Mikah Hansen practicing the play, Happy Holidays by Chelsea Mortenson
The upcoming Microburst Theatre Festival features six plays written by BYU students and directed by George Nelson. To bring new plays to the stage takes a lot of editing, revision, and workshopping over months to maybe years. For Microburst, these playwrights get to have life breathed into their plays thanks to the four actors of Microburst; Clara Richardson, Jacob Khalil, Mikah Hansen, and Ren Cottam.
Clara Richardson and Mikah Hansen, both BFA acting majors at BYU, shared their thoughts of being actors in Microburst. “The best part of working with new plays is the freshness of the material!

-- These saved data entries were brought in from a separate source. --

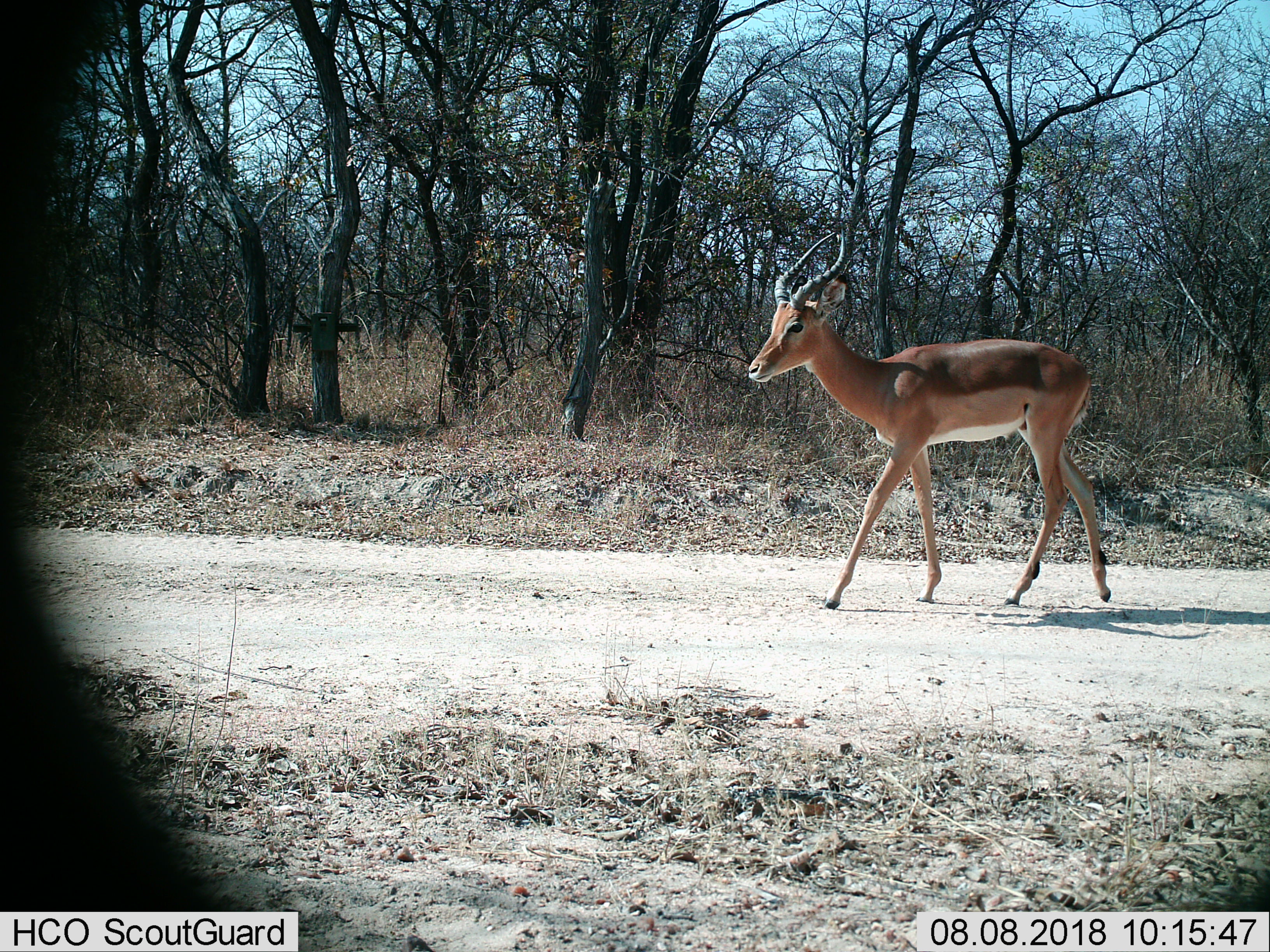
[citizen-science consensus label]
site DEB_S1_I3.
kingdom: Animalia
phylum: Chordata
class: Mammalia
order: Artiodactyla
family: Bovidae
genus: Aepyceros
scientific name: Aepyceros melampus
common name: impala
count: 1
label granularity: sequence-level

They're not stories I've heard over and over before or performed in multiple times.” Hansen said as she discussed debuting these new plays for audiences. Richardson agreed, “ I have been learning a lot about how to create a character for the first time as an actor. None of the characters in these scripts have ever been portrayed on stage and we only have ten minutes to create a character the audience can relate to”.
Jacob Khali, Clara Richardson, and Ren Cottam practicing the play Untapped by Rylee Witbeck
Besides the fact that these are new plays, the actors also have to perform as multiple characters throughout the show. “ It is a smaller cast which is fun and each of us are playing anywhere from 2-4 characters,” Richardson explained, “…we need to make each of them very different so we aren't just playing the same character every time.” Hansen also added to the difficulty of portraying more than one character, “Microburst is different than other productions I've been in because it involves so many different stories. Normally, you're only performing one show as one character, but Microburst requires actors to play multiple parts in multiple shows--sometimes back to back.”
Performances will be held at the Nelke Experimental Theater at the Harris Fine Arts Center on November 2 through December 2 at 7:30, with a matinee on December 2 at 2:00. Tickets are available at the box office.